4 mai 1951
Proposition de résolution tendant à
inviter le Gouvernement à déposer devant l'Assemblée
algérienne un projet décision en vue de l'application en Algérie
du principe de la séparation du culte et de l'État, présentée
par M. Mokhtari, député. - (renvoyé à la commission
de l'intérieur,)
EXPOSE DES MOTIFS
Mesdames, messieurs, parmi les grands principes républicains,
il en est un qui est particulièrement sensible au cœur des hommes
et qui demande à être scrupuleusement respecté : celui
de la liberté du culte. C'est pourquoi, en 1947, la majorité
du Parlement comme le Gouvernement d'alors, faisait droit à une légitime
revendication de la population musulmane d'Algérie, avait inclu dans
le statut organique de ce pays un article ainsi conçu :
"Article 56. - L'indépendance du culte musulman
à l'égard de l'État est assuré, au même
titre que celle des autres cultes, dans le cadre de la loi du 9 décembre
1905 et du décret du 27 septembre 1907.
"L'application de ce principe, notamment en ce qui concerne
l'administration des biens habous, fera l'objet de décisions de l'assemblée
algérienne, rendues exécutoire selon la procédure instituée
aux articles 15 est 16 du présent statut.

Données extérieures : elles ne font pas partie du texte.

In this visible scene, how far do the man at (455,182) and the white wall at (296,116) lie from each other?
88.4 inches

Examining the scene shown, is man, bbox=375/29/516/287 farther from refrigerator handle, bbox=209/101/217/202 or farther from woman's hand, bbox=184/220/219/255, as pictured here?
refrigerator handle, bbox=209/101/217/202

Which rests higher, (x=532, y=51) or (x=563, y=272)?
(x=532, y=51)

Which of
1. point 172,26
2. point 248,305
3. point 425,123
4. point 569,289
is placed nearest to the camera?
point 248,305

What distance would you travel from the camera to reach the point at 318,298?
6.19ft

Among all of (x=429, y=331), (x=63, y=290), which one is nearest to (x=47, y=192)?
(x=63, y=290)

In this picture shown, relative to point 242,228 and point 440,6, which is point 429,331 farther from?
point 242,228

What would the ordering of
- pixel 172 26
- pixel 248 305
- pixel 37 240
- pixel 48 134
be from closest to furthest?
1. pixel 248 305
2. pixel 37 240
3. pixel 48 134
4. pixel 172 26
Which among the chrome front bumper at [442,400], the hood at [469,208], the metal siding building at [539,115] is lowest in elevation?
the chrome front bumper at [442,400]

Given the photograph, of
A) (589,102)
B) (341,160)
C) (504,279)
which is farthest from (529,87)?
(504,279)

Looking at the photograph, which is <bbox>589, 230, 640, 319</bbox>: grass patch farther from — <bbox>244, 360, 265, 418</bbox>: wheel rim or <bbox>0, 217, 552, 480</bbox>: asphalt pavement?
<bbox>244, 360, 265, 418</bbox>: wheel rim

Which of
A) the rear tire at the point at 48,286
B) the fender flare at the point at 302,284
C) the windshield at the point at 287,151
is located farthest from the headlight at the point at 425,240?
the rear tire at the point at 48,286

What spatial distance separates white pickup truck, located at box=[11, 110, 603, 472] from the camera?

Or, jusqu'à présent, c'est toujours l'administration
qui gère les biens habous et nomme les agents du culte musulman. Cette
situation parait d'autant plus incompréhensible que les deux autres
cultes existant en Algérie, le culte chrétien et le culte israélite,
jouissent, eux, d'une autonomie complète, la direction de leurs affaires
étant entre les mains d'un personnel désigné par eux.
Aussi, la. population musulmane est très choquée de cette différence
de traitement et l'interprète comme un signe de défiance ou
même comme une marque de brimade envers elle. Un de ses vœux les plus
chers est donc de voir l'administration des biens habous rendue aux cultuelles,
les agents du culte désignés par les fidèles et l'enseignement
de la langue arabe dispensé librement dans les mosquées.
En vertu du statut de l'Algérie, le pouvoir d'administration
est partagé entre le gouvernement général et l'assemblée
algérienne. Celle-ci se montrant réticente ou même hostile,
en raison de sa composition, à l'application du principe de la séparation
du culte et de l'État, il appartient au gouverneur général
représentant du Gouvernement de la République en Algérie,
de prendre l'initiative, en vue d'apaiser les esprits, de proposer les mesures
qui s'imposent et qui feront bénéficier sans plus tarder le
culte musulman d'une véritable indépendance à l'égard
de l'État.
Nous sommes convaincus que ces mesures dont l'effet sera
surtout moral et qui sont très attendues par la population musulmane,
auront d'heureuses répercussions dans les milieux progressistes d'Algérie
et de l'étranger.
C'est pourquoi nous vous demandons d'adopter la proposition
de résolution suivante :
PROPOSITION DE RÉSOLUTION
L'Assemblée nationale invite le Gouvernement à
déposer devant l'assemblée algérienne un projet de décision
en vue de l'application en Algérie de l'article 56 de la loi n°
47-1859 du 20 septembre 1947 portant statut organique de l'Algérie.